» Input data:

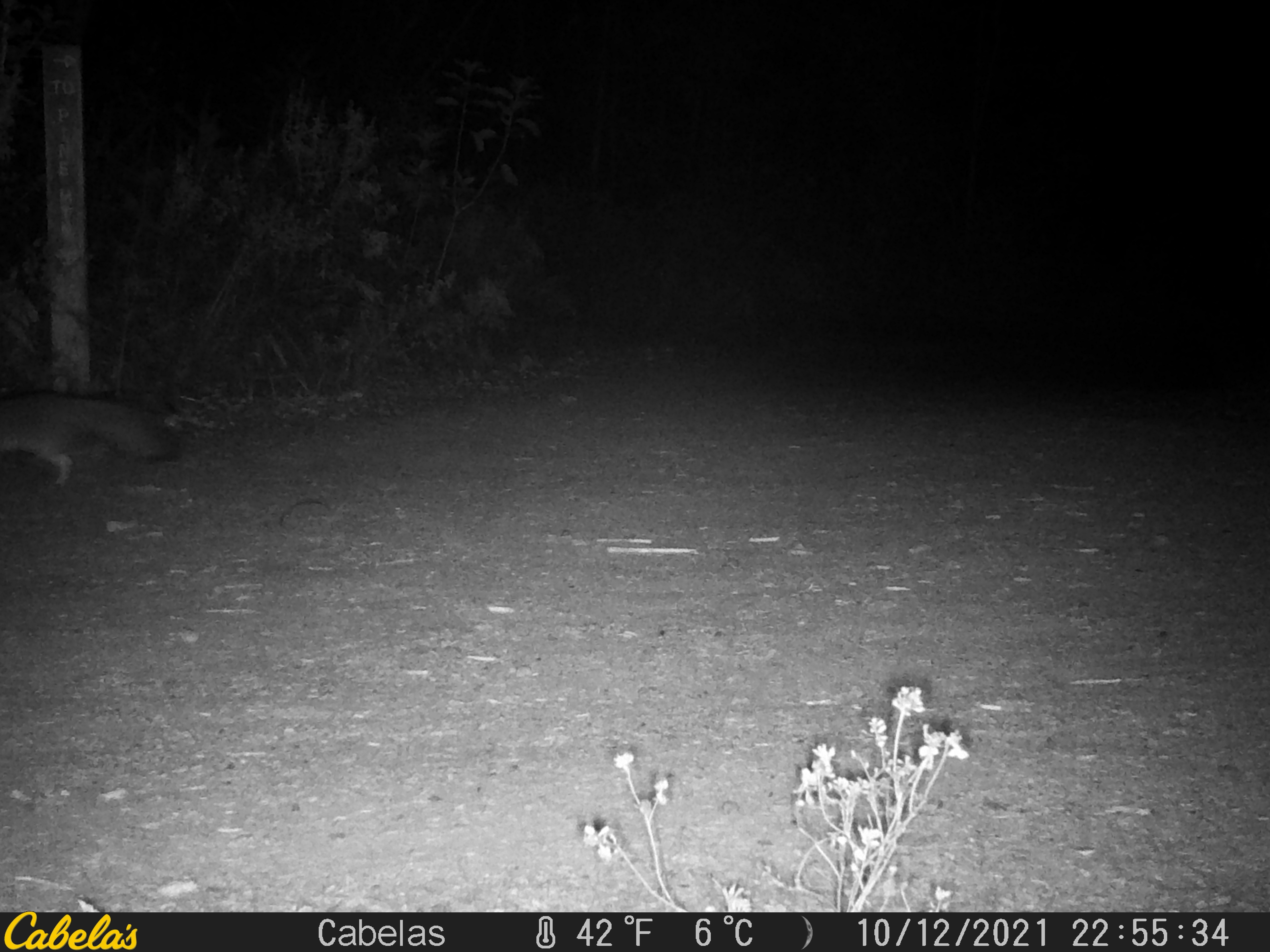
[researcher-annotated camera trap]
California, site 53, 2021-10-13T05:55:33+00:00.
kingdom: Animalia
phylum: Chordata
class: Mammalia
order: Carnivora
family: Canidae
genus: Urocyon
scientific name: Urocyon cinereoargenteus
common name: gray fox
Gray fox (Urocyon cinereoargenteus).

» What to work on:
Output consists of exactly the lines from the one containing "California, site 53, 2021-10-13T05:55:33+00:00." to the end of the records above, retyped without change and with nothing extra.

» Task result:
California, site 53, 2021-10-13T05:55:33+00:00.
kingdom: Animalia
phylum: Chordata
class: Mammalia
order: Carnivora
family: Canidae
genus: Urocyon
scientific name: Urocyon cinereoargenteus
common name: gray fox
Gray fox (Urocyon cinereoargenteus).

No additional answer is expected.